Artist Unknown, Imperatore Constantino, Musei Capitolini, Rome, italy
The colossal statue of Constantine I, sculpted in marble, was one of the most important works of late-ancient Roman sculpture The remaining segments are at the Palazzo dei Conservatori in Rome and were dated between 313 and 324. A hand and the right arm, the two feet, the knee and the right femur, the left calf and the head are the only remaining parts of the statue. The origin statue judging from the remains was a seated form that reached approximately 12 meters in height.
The head, which was originally decorated with a metallic crown, is grandiose and solemn, presenting the characteristics of Roman art of that era, with the stylization and simplification tendencies of the lines. The face is squared, with hair and eyebrows rendered with very refined and “calligraphic” marble engravings, but still completely unnatural looking. The eyes are big, almost huge, with the well-marked pupil looking upwards; they are the focal point of the whole portrait.

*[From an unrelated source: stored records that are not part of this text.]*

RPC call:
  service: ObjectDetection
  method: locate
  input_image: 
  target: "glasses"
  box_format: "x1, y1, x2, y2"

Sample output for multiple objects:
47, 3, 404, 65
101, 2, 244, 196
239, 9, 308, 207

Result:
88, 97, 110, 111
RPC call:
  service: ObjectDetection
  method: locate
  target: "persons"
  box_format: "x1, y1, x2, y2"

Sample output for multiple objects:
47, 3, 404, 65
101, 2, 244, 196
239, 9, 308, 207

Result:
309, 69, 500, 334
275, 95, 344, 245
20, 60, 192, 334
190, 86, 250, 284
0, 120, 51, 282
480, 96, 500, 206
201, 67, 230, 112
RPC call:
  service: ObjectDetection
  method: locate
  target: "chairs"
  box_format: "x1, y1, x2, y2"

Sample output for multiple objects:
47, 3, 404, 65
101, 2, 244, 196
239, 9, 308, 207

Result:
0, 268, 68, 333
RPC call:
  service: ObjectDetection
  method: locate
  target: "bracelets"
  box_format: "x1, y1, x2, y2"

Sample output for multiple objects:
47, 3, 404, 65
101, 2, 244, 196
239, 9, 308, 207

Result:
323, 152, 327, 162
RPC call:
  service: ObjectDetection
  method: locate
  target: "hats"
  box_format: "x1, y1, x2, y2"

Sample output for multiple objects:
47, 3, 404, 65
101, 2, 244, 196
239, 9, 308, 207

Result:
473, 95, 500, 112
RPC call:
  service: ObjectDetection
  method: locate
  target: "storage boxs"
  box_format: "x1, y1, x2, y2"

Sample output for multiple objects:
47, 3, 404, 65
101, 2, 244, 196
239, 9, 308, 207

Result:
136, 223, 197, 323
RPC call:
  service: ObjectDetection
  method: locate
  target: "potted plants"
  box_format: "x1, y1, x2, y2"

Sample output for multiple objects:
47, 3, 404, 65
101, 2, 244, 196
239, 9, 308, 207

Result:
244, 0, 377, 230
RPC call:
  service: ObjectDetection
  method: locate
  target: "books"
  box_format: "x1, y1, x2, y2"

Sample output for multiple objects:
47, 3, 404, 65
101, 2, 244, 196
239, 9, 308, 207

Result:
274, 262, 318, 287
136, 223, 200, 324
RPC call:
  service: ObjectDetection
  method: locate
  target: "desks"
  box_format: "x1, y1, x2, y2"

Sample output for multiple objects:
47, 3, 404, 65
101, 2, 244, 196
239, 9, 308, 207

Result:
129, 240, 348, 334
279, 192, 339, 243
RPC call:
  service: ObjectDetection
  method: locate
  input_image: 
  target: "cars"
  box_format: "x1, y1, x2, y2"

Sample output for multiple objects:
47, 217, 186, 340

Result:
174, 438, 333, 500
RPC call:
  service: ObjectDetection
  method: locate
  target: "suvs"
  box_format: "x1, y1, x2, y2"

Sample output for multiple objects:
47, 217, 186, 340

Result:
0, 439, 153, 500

The Emperor’s gaze seems to scrutinize the surrounding environment and gives the portrait an appearance of extraterrestrial austerity. The hair is treated as a single swollen mass deeply furrowed by the streaks that separate some locks. The face posesses an aquiling nose, long, thin lips and a prominent chin. This is an idelaized face, despite the classical importation, which seeks to show an aura of holiness.